*** Begin section ***

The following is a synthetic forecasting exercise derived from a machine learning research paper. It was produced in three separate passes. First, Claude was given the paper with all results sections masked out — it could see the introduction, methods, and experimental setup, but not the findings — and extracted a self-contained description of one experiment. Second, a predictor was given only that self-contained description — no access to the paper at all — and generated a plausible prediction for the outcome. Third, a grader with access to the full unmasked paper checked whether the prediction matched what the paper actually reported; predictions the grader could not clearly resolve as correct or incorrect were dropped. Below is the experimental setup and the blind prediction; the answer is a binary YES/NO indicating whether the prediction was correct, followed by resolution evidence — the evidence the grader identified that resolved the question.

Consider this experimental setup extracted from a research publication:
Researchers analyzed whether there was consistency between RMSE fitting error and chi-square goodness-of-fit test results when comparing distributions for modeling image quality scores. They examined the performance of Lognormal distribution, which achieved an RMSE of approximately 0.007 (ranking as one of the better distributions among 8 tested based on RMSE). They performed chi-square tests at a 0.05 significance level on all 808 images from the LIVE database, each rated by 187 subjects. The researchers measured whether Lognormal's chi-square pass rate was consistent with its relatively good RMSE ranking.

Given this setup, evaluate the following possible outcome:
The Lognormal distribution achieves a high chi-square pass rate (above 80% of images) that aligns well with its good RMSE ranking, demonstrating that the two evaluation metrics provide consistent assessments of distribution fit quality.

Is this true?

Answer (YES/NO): NO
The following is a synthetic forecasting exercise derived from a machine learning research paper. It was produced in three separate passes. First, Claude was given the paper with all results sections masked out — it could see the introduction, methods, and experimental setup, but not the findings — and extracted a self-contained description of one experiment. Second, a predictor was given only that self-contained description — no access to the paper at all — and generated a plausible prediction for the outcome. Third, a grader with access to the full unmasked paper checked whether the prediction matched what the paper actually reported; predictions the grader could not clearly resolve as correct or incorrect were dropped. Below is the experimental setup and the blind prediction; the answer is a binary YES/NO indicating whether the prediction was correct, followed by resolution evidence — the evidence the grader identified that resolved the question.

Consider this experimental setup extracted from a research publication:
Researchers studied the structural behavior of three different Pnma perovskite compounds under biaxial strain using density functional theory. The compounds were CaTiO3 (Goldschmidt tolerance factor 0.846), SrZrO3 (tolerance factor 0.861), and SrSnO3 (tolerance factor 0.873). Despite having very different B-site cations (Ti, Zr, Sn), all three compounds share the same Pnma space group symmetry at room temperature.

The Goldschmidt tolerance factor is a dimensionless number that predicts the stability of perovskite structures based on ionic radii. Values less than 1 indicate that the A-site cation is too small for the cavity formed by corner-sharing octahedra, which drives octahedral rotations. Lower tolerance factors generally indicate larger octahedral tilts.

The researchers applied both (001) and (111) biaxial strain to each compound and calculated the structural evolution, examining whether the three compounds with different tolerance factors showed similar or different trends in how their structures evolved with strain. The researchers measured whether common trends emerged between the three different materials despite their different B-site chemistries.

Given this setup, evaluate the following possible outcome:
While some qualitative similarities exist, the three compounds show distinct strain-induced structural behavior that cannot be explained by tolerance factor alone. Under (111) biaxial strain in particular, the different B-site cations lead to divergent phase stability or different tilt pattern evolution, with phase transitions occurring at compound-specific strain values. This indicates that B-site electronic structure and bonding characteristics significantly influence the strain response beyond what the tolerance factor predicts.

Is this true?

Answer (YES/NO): YES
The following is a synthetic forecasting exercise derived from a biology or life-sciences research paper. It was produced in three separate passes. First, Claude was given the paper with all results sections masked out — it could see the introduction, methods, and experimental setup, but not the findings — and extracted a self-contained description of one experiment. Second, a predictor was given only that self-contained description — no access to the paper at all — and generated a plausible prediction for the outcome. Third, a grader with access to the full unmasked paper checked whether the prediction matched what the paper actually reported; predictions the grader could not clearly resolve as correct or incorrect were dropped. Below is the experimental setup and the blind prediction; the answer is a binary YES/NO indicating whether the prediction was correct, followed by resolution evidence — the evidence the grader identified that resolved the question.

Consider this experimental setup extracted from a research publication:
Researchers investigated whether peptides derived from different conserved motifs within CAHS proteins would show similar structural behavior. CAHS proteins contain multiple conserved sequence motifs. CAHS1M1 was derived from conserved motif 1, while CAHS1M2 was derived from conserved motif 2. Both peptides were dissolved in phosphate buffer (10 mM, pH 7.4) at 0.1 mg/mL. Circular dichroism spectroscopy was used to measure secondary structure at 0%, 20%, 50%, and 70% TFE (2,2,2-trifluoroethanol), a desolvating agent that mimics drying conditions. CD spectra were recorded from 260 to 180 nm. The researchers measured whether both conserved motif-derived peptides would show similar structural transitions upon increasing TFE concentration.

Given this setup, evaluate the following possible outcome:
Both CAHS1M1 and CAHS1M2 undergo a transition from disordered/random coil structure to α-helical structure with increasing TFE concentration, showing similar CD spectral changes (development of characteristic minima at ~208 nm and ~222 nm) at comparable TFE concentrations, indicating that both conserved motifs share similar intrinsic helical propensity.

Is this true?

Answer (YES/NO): NO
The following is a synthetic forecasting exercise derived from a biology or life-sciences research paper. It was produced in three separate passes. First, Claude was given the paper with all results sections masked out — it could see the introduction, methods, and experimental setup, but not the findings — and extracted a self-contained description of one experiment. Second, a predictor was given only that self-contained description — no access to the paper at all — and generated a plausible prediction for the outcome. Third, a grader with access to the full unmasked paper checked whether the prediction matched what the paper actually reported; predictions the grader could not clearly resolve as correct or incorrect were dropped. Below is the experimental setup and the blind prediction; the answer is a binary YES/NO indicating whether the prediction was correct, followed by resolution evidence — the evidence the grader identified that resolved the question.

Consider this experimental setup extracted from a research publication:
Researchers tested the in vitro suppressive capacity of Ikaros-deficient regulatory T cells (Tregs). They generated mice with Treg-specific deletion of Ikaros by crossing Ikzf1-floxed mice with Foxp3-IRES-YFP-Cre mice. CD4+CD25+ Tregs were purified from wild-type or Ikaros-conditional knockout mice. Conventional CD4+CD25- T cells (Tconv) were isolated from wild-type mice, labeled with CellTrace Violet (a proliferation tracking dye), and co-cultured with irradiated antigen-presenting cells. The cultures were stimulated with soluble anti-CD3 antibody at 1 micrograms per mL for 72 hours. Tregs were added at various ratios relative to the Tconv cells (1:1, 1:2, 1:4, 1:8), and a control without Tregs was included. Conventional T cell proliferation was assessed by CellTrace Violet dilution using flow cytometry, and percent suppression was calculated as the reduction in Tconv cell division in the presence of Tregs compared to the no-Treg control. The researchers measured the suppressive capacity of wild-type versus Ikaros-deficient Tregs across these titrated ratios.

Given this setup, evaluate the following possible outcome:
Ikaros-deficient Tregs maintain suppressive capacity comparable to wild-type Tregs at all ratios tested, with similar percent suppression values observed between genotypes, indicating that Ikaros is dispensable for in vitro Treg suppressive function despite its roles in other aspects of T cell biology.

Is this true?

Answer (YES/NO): YES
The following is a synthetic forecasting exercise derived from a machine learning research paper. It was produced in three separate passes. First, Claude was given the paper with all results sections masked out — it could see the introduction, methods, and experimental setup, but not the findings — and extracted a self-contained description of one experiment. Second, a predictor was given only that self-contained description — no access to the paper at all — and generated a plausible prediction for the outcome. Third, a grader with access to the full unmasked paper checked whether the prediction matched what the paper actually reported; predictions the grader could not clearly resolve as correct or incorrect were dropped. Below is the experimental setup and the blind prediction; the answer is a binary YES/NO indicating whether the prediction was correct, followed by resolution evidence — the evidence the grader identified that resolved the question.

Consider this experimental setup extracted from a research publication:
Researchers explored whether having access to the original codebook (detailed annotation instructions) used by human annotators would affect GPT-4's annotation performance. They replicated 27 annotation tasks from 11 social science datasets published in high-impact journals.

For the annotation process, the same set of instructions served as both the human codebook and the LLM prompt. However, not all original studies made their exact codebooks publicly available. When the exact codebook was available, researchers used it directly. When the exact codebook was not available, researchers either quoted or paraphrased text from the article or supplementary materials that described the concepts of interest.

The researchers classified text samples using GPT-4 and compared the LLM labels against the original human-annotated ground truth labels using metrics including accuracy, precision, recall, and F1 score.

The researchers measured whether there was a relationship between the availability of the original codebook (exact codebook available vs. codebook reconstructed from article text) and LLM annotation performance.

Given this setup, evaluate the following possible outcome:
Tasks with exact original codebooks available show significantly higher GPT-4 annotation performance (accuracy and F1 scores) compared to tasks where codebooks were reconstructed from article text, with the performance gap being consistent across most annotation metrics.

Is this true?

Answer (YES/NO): NO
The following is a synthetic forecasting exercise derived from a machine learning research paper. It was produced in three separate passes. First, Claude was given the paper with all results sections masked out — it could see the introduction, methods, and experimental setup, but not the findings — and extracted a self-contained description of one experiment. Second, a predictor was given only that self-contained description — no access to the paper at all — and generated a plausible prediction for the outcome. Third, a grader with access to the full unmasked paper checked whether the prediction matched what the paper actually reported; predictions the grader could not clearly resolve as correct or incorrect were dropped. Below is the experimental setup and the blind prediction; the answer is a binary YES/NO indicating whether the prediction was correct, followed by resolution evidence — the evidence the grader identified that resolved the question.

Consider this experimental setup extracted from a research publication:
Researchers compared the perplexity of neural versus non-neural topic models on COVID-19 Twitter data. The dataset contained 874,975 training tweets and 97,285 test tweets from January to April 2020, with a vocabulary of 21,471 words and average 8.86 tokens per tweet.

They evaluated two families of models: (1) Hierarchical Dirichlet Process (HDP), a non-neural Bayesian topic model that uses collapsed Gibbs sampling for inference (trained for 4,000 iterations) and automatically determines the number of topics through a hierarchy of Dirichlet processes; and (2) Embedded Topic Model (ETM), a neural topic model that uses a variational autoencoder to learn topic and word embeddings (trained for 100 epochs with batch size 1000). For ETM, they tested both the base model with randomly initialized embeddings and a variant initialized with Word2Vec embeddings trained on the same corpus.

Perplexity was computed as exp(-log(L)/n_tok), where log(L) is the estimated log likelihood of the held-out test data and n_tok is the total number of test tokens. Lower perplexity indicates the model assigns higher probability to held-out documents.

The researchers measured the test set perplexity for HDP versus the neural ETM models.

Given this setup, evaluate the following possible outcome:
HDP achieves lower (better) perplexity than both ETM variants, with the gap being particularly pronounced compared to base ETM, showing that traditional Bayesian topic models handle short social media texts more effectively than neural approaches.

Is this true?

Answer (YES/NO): NO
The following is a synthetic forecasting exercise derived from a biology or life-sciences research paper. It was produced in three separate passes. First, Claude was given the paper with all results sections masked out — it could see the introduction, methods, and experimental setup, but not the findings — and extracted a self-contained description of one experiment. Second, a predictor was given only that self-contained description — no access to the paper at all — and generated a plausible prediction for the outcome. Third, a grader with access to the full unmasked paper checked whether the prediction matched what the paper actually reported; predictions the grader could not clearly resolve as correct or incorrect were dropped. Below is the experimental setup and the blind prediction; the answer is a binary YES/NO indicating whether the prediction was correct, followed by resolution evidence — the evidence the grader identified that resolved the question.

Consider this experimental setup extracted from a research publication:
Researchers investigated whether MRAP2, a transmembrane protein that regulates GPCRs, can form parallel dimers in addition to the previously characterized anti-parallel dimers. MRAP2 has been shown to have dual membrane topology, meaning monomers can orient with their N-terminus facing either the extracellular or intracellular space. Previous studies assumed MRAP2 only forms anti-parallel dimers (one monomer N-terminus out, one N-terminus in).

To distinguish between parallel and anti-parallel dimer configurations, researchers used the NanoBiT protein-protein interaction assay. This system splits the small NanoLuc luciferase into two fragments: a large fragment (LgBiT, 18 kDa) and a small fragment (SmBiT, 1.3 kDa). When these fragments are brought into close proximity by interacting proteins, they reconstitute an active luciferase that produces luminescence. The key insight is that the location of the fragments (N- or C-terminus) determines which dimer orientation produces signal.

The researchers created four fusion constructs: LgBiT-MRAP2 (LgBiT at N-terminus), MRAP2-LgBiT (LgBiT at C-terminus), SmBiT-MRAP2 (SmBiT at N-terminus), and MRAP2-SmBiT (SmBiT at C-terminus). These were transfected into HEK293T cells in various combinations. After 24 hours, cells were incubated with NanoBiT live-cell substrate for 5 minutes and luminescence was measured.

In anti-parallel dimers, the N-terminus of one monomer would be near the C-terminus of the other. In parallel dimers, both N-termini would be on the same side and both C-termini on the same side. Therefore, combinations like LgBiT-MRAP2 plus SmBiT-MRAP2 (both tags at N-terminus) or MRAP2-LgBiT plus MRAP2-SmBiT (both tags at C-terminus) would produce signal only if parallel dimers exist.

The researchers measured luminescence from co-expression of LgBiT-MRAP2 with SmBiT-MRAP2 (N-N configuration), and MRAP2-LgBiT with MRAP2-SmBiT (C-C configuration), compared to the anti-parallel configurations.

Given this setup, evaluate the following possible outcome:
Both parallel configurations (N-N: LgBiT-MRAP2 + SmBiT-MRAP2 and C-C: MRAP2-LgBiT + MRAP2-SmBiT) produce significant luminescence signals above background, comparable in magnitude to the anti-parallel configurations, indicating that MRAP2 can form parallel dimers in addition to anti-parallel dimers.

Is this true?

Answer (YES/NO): NO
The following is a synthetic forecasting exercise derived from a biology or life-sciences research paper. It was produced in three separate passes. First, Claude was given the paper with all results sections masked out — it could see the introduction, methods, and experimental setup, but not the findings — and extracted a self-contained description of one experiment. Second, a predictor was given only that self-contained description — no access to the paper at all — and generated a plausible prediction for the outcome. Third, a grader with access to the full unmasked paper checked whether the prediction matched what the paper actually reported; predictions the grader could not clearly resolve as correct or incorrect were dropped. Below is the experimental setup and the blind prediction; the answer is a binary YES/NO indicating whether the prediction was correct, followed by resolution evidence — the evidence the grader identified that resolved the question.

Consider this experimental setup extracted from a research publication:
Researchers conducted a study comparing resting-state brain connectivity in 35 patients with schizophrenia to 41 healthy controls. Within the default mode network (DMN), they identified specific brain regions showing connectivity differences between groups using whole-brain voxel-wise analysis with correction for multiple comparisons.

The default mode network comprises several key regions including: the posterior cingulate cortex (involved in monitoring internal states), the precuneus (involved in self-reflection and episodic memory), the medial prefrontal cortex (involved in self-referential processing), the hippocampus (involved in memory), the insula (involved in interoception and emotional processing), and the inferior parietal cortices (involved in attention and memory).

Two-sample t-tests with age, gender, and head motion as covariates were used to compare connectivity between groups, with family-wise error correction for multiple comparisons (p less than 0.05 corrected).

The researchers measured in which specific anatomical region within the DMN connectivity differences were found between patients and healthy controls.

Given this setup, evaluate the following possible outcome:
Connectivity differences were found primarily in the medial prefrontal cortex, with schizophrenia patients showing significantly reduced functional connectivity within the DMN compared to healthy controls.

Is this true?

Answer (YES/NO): NO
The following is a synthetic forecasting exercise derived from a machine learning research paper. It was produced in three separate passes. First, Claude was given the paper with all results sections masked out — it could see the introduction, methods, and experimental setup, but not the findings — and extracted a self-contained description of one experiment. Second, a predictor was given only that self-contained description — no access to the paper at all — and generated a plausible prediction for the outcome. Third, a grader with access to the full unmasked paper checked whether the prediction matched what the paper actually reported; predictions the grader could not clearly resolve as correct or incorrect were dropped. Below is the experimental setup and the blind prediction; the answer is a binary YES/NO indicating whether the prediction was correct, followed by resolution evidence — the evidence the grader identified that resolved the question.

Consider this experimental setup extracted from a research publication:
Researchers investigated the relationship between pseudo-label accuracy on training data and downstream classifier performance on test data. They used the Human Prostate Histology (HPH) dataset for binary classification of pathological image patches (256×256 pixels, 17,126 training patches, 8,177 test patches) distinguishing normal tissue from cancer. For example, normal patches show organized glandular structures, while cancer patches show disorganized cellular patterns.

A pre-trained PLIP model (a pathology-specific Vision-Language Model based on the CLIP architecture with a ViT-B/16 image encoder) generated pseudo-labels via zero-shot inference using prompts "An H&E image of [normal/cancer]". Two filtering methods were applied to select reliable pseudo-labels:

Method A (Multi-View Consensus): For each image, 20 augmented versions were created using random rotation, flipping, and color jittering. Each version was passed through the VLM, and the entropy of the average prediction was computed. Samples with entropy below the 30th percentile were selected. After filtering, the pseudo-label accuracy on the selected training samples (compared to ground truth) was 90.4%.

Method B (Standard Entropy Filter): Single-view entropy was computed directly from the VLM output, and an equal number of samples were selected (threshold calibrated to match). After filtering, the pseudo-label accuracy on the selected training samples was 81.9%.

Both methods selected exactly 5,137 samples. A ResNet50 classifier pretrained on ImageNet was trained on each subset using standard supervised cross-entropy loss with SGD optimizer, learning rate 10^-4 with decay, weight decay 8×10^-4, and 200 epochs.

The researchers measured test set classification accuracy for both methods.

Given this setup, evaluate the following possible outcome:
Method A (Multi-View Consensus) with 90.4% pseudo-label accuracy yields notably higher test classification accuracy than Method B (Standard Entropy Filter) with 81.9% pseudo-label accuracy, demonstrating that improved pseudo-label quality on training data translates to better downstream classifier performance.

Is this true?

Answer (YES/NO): YES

*** End section ***

### [Required work]
Which lines of the records above hold the word "found"? Copy each of them.

### [Task solution]
The researchers measured in which specific anatomical region within the DMN connectivity differences were found between patients and healthy controls.
Connectivity differences were found primarily in the medial prefrontal cortex, with schizophrenia patients showing significantly reduced functional connectivity within the DMN compared to healthy controls.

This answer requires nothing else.